Nicotine-independent binding and signaling of SLURP1 in PDAC cells

The most obvious explanation for the mutually weakened effects upon concurrent exposure to both ligands would be competitive binding of SLURP1 and nicotine to CHRNA7. However, the SLURP1^FITC-binding assay performed in the presence of nicotine showed an intact fluorescence profile in PDAC cells (Figure 5A). In turn, a radio-ligand assay demonstrated that also SLURP1 cannot preclude ³H-nicotine binding to PDAC cells, whereas specific competitive CHRNA7-antagonist methyllycaconitine (MLA) greatly reduced it (Figure 5B). Such pattern suggests that, most probably, SLURP1 and nicotine do not compete for binding sites.

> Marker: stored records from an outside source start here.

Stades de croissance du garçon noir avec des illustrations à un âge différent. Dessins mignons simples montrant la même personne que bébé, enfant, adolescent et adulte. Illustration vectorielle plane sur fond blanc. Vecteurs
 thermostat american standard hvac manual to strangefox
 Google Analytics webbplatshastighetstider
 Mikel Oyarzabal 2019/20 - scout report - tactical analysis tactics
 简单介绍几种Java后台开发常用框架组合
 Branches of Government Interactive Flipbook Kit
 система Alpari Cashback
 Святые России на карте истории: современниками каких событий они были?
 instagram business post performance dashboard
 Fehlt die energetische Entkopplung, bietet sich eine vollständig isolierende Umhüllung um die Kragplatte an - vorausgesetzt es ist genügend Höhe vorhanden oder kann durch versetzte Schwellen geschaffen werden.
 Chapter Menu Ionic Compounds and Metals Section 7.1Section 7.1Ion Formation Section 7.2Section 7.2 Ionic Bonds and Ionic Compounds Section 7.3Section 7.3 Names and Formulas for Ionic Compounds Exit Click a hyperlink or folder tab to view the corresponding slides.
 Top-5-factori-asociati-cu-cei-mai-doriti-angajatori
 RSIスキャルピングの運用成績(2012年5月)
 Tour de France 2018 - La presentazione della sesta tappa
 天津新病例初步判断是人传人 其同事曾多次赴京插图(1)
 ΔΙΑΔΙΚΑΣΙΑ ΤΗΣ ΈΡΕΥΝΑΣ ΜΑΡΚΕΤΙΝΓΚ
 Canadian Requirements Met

Since co-application did not appear to impede binding of SLURP1 or nicotine to PDAC cells, we analyzed signaling events downstream of CHRNA7, which is a ligand-dependent Ca²⁺-specific ion channel. Within seconds, SLURP1 triggered Ca²⁺ influx which showed strong sensitivity to MLA: down by 70% in COLO357 and by 30% in PANC-1 (Figure 5B–5C). Within minutes, the SLUPR1 signal was transduced to the AKT/ERK pathway and greatly reduced the phosphorylation of pAKT, p90RSK, and pERK1/2 proteins but not that of the mTOR downstream target, pRPS6 (Figure 5D). SLURP1 and nicotine blocked the translocation of NF-kB to the nucleus (Figure 5E). Notably, nicotine also triggered Ca²⁺ influx into PDAC cells, which was further enhanced in the presence of SLURP1 in COLO357 and preserved in PANC-1 cells (Figure 5C). However, nicotine did not affect AKT/ERK pathways, either basal or SLURP1-inhibited.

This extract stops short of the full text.